The “he” is Spike Lee, and the reason Eastwood is asking is because of something Lee had said about Eastwood’s Iwo Jima movie Flags of Our Fathers, while promoting his own war movie, Miracle at St Anna, about a black US unit in the second world war. Lee had noted the lack of African-Americans in Eastwood’s movie and told reporters: “That was his version. The negro version did not exist.”
Eastwood has no time for Lee’s gripes. “He was complaining when I did Bird [the 1988 biopic of Charlie Parker]. Why would a white guy be doing that? I was the only guy who made it, that’s why. He could have gone ahead and made it. Instead he was making something else.” As for Flags of Our Fathers, he says, yes, there was a small detachment of black troops on Iwo Jima as a part of a munitions company, “but they didn’t raise the flag. The story is Flags of Our Fathers, the famous flag-raising picture, and they didn’t do that. If I go ahead and put an African-American actor in there, people’d go, ‘This guy’s lost his mind.’ I mean, it’s not accurate.”
Lee shouldn’t be demanding African-Americans in Eastwood’s next picture, either. Changeling is set in Los Angeles during the Depression, before the city’s make-up was changed by the large black influx. “What are you going to do, you gonna tell a fuckin’ story about that?” he growls. “Make it look like a commercial for an equal opportunity player? I’m not in that game. I’m playing it the way I read it historically, and that’s the way it is. When I do a picture and it’s 90% black, like Bird, I use 90% black people.”

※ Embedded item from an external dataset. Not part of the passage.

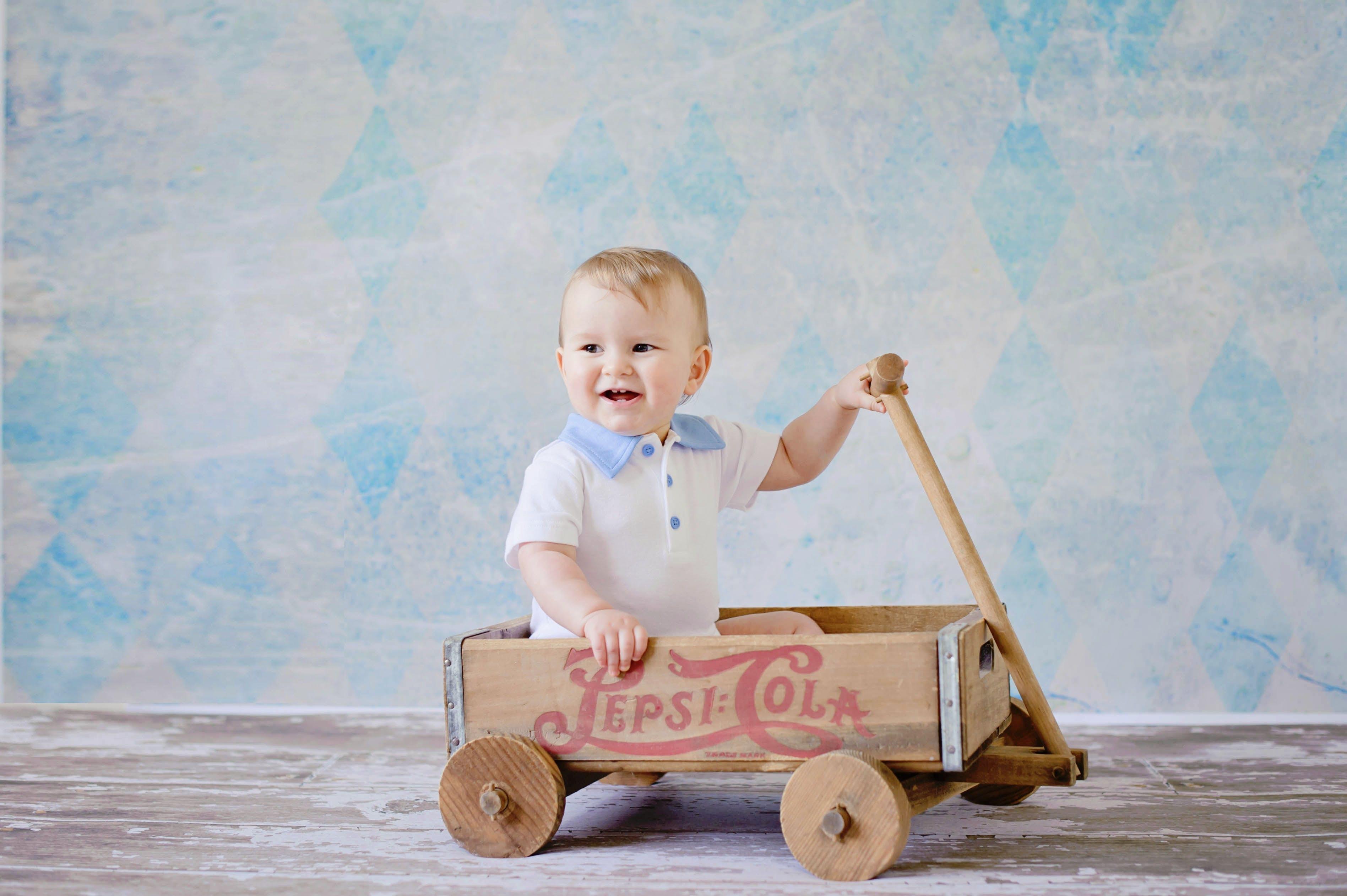 Free stock photo of cute, sweet, child, fun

Eastwood pauses, deliberately – once it would have provided him with the beat in which to spit out his cheroot before flinging back his poncho – and offers a last word of advice to the most influential black director in American movies. “A guy like him should shut his face.””

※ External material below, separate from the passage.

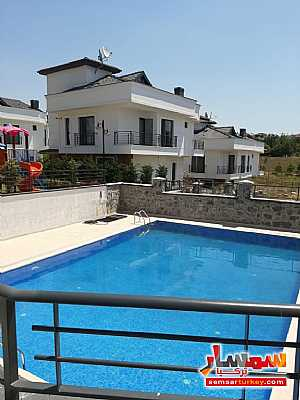 Villa 6 bedrooms 5 baths 370 sqm extra super lux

Read the whole enchelada. Seriously, it gets even better.
“Dirty Harry – the story of a cop railing against bureaucracy and pursuing criminals according to his own whim – has been so imitated that it is hard to imagine the revulsion that spilled over it upon its release. The New Yorker’s critic, Pauline Kael, called it “fascist”, and other reviewers heaped similar scorn on it. They wondered whether holding a .44 Magnum in a suspect’s face was the best way to pursue justice; they wondered whether the San Francisco setting was a slap at one of America’s most liberal cities; even the CND belt buckle sported by Scorpio, the serial killer in the film, was interpreted as a swipe at the left. With the cop thriller supplanting the western as Hollywood’s action genre of choice, Eastwood was surely the political as well as cinematic successor to John Wayne.
But moviegoers took little notice of those who attacked the film. They flocked to the cinemas, Dirty Harry’s dialogue passed into common parlance, and it now occupies an important if uneasy place in film history.”

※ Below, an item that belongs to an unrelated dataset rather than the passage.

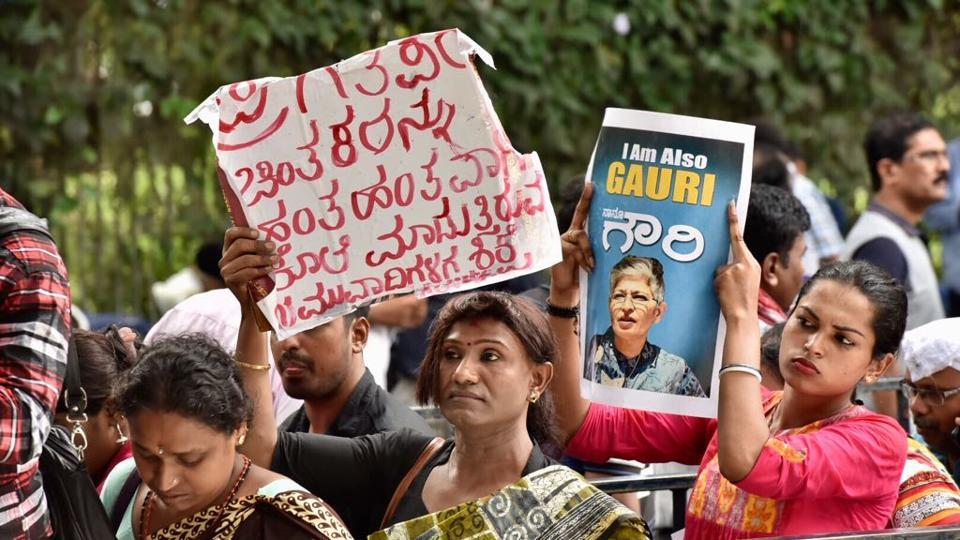 People pay last respects to slain senior journalist Gauri Lankesh  at Kalashetra in Bengaluru on Wednesday.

Dirty Harry trivia you probably don’t know:
“(John) Wayne had turned the film down, as had Steve McQueen, Robert Mitchum and various others. Frank Sinatra was set to star until, according to showbiz lore, tendonitis in his wrist prevented him from handling the Magnum’s heavy recoil. “Probably just bullshit,” says Eastwood. But Ol’ Blue Eyes’ loss was Young Blue Eyes’ gain. Eastwood brought director/collaborator Don Siegel to the project. And, courtesy of a much misquoted line – “You’ve got to ask yourself one question: do I feel lucky? Well do ya, punk?” – the picture turned Eastwood from cowboy star into everyman icon.”
Personally, I loved this bit:
“These days Eastwood doesn’t really look back on his old films, though he mentions a viewing of The Outlaw Josey Wales, a film some regard as his masterpiece. He meant to watch for five minutes, but ended up sitting all the way through. “The films that I’ve done in recent years are the ones I remember the most,” he says. “I guess I’m living in the present more than the past.””
The Outlaw Josey Wales is my all-time favorite Clint Eastwood flick.
Josey (To the indian chief): “Dyin’s easy for men like you and me, it’s livin’ that’s hard.” LOL!